What are the symptoms of hypocalcaemia?
Children born with hypocalcaemia exhibit weak muscles and delayed development, convulsions, diarrhoea, cramps and incomplete tooth formation. In pre-puberty, low calcium levels in girls can affect the development of their gender characteristics and delay the onset of puberty.
What is the cause of hypocalcaemia?
Hypocalcaemia is associated with Vitamin D deficiency, loss of calcium, magnesium deficiency and, many endocrine disorders (such as hypoparathyroidism).

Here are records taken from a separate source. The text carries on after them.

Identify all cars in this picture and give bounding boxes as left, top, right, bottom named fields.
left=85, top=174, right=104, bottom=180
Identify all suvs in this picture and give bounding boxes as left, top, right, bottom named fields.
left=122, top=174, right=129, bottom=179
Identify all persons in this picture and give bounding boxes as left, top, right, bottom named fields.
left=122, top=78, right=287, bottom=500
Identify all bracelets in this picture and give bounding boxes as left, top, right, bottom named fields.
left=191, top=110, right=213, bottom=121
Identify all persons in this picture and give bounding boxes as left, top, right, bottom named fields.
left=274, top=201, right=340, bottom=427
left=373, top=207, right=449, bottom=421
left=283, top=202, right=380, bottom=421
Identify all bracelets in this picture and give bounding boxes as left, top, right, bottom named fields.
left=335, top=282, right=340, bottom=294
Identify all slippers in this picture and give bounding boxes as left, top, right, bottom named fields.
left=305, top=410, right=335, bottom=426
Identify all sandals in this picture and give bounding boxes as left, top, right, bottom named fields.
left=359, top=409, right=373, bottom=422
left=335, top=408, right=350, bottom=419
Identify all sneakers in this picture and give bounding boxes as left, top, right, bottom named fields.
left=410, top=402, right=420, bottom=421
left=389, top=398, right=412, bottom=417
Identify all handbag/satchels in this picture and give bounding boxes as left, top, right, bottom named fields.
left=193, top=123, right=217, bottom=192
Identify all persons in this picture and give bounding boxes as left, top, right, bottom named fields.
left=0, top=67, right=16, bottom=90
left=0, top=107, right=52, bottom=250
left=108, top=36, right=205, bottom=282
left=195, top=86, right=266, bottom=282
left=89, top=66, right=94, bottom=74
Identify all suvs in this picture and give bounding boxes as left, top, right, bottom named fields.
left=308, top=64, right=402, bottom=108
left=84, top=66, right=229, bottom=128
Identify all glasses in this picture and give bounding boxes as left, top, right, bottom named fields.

How is hypocalcaemia diagnosed?
The endocrinologist will take a detailed medical history of the child and the rest of the family to rule out a genetic disorder related to hypocalcaemia, and will then order lab tests to measure the levels of:
- Calcium (total and ionised)
- Parathyroid hormone
- Vitamin D.
How is hypocalcaemia treated?
Treatment of the condition depends on the cause and severity of the symptoms. The doctor strives to cure the symptoms and eliminate potential complications. It usually requires the administration of calcium and Vitamin D. Monitoring of the child by an endocrinologist is essential.